▶ Passage provided
3 years ago | 7 min read

I recently decided to start a side project which combined my love of rugby with my love of Data Science - and so Mel Rugby was born. Mel is a framework I created in the R programming language which first scrapes data on rugby matches from various sources online, then runs them through an ensemble of pre-trained machine learning models to produce predictions of the final score and finally tweets the outputs and accuracy of the predictions to the @mel_rugby twitter account.

In this article I will discuss some of the important points I had to consider, how I approached the development of the framework (as a non-expert in machine learning) and finally, some lessons I have learned so far.

Motivation

I have played rugby since I was 4 years old, so when I was thinking of a potential project about a month ago it was one of the first topics that came to mind. Given the Rugby World Cup (RWC) was due to start a couple of weeks later it seemed to be perfect timing. So I set about doing some research on how best to approach predicting the results of sports matches- most of this focussed on football (soccer) or the NFL. From previous experience, I knew that the best thing to do next was just start and see how far I could get, so that’s what I did!

Tools

For this project, I used R, for no other reason than it is the language I am most proficient in. The same results could be (perhaps more efficiently) obtained using Python, but personally, that would have taken me far longer. The main packages I used were: rvest, xml2 & RSelenium for scraping the data; dplyr, tidyr, stringr & lubridate for data wrangling; caret & neuralnet for training the model; and rtweet for communicating the results on Twitter. It is also worth noting at this point that I set out to make the whole framework as automated as possible. So the whole project is essentially a set of nested functions which call each other in turn. Below is a sketch of what the flow currently looks like:

At present then, all that is required is to run ‘master()’ once every few days - this can be scheduled or hosted online for full automation.

Getting the data

The first and foremost problem to overcome was to obtain some data I could use to model rugby matches. I decided early on that looking into every rugby match ever would increase the time and effort required considerably, not only because it would include scraping data with a different structure but also it is unlikely that the factors affecting international matches and domestic/club matches are identical, so considering both would likely require separate models. With the World Cup approaching and international match data being the easiest to obtain I decided to only consider international matches, with a view to extending the framework to domestic games at a later date if possible. After looking online I found a website which contained basic data for all international matches going back to the early 20th century.

▶ Tasks and exercises
1) According to the Mel Rugby article, which R packages were used to scrape the data?
2) Write the next part of the Mel Rugby article, picking up after its final sentence.
The material after this point is separate from the Mel Rugby article.

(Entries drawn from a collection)
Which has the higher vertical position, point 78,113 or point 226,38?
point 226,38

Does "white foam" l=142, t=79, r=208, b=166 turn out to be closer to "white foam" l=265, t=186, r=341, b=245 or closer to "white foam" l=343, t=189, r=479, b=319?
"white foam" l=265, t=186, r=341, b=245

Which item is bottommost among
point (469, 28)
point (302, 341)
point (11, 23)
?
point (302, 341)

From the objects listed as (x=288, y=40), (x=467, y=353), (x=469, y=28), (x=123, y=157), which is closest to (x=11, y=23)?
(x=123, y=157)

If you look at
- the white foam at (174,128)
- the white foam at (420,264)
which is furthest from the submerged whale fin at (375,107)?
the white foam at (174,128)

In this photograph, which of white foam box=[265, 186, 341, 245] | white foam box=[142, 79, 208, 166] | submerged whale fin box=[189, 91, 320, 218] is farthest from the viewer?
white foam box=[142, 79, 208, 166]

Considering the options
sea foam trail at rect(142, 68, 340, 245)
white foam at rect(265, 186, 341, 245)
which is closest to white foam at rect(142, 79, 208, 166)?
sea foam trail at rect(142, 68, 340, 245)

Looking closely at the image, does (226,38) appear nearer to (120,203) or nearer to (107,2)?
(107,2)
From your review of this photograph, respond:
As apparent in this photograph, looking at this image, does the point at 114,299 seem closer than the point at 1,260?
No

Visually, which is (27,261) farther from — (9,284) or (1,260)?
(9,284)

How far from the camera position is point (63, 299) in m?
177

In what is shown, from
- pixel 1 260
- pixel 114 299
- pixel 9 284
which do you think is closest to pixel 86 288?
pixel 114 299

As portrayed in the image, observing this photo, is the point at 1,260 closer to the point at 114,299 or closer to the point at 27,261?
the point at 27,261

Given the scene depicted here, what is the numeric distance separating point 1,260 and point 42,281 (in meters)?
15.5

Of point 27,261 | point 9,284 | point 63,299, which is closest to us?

▶ Answers
1) rvest, xml2 and RSelenium.

2)
Choice of variables

There were two general approaches I could have used when considering variables - focussing on either team-level variables or individual variables. Here I was constrained by the data that was available: individual player data for every match is harder to obtain and far less reliable (at least this is the case for the data source I was using). To clarify, what I mean here is information such as: height, weight, recent performances etc. at player level. I was able to obtain information on the number of appearances each player had made for their country before and this was incorporated into my models.

Once I decided to focus on team-level variables I wrangled the various data sources to get the obvious characteristics of a team which might affect the outcome of a match including: their total number of caps (which I eventually split into total caps of forwards and total caps of backs); their recent performance (over the last 5 games); their current ranking (for this I used my own - very similiar but slightly different - version of the official IRB rankings) and whether they were playing at home, away or on neutral ground (as is the case for most of the RWC games), among others.

Choice of models

This part of the process was surprisingly straightforward and quick. I am currently in the process of improving the existing models and hope to have ‘Phase 2’ models implemented soon. I am by no means an expert in Machine Learning so once I had done some cursory research into how the problem had previously been approached, I started playing around with different models and combinations of models until I found a combination that worked relatively well. For those who are interested, I started out using a principal components neural network (PCANNet) and a linear Support Vector Machine (LSVM), both of which took as inputs the characteristics of both teams, then outputted a predicted score for each. I then took a simple average of the two score predictions, as this proved to be most accurate.

Soon after this first phase of models had been trained and tested on a few upcoming matches, it became clear that one area in which the models were failing was in matches where one team ‘runs away with it’. These are matches where one team gains momentum and ends up winning very comfortably (by more than 20 points), these games I termed ‘big victories’. I decided to develop some models in an attempt to redress this, which led to the production of:

  • A lasso regression model for predicting the score, given the assumption that one of the teams will win by an exceptionally large margin.
  • A random forest classifier which attempts to determine whether a team is likely to win by an exceptional margin in a given game.

This means that for every game, both a predicted score and a predicted ‘big victory’ score are produced for each team. If the random forest then suggests that one of the teams in a match will completely annihilate their opposition, I use the ‘big victory’ score as the prediction. This has had a positive effect - for example, at time of writing New Zealand has recently beaten Canada 63–0. The original model predicted a 43–5 victory for New Zealand but the ‘big victory’ random forest model classified the game as likely to end in a big victory, so the ‘big victory’ score prediction was selected and with a prediction of 66–0, this considerably improved the models performance.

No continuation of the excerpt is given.